ABSTRACT

Over the last 15 years or so, penal practices in many Western countries have been characterised by two quite contrasting, even contradictory, trends. On the one hand, most jurisdictions continue to rely on and even expand the use of formal court processes and have dramatically increased the number of offenders subject to sanctions such as imprisonment and supervision in the community: in other words, they continue to rely on conventional processes and practices which are firmly grounded in what many would regard as the failures of the past. On the other hand, some jurisdictions have begun to use very different ways of responding to offending which involve meaningful participation by victims and offenders in the decisionmaking process, and often produce very different types of sanctions: in other words, they have begun to use restorative processes and practices which many would regard as providing promise for the future if not for the present. 1

We can illustrate some of the differences between these two trends by reference to a case which recently came before the New Zealand Court of Appeal (R v Clotworthy ( 1998) 15 CRNZ 651 ).
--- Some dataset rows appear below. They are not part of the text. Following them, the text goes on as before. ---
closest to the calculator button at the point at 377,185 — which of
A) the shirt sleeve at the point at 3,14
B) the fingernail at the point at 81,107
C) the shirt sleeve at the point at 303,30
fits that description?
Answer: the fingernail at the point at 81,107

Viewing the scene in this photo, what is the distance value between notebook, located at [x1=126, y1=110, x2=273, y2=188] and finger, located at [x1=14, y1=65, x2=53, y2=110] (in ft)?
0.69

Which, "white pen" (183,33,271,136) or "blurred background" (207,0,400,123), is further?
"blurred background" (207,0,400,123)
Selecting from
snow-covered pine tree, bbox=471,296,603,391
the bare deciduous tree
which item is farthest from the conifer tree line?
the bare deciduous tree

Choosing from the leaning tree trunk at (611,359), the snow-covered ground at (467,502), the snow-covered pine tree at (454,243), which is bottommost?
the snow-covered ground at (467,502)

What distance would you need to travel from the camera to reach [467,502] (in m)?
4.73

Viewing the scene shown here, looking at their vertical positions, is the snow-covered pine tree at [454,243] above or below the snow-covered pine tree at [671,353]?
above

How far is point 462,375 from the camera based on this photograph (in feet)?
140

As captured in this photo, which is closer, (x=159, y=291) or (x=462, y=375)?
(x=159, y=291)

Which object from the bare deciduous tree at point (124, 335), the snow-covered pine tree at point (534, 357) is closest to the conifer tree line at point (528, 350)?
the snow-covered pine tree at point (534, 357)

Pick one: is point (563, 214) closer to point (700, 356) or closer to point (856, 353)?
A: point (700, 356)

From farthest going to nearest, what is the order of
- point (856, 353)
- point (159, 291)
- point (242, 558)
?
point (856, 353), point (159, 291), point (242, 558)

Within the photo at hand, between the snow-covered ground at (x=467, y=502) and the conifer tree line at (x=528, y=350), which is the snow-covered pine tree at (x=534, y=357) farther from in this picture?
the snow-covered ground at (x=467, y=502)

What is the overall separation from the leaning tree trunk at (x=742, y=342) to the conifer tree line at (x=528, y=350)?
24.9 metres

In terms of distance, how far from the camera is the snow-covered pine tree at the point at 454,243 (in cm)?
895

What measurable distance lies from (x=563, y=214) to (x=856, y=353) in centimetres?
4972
This case involved a very serious offence - the offender held a knife to the victim's throat, demanded money and then, following a scuffle, stabbed him six times. As a result, the victim suffered a number of serious wounds, including a life-threatening one, and an ugly 27 em long scar across his back. The sentencing judge referred the case to two barristers in Auckland who, at that time, arranged conferences for restorative justice purposes under the name of Justice Alternatives. They convened a meeting between the offender and the victim; two support persons accompanied the victim.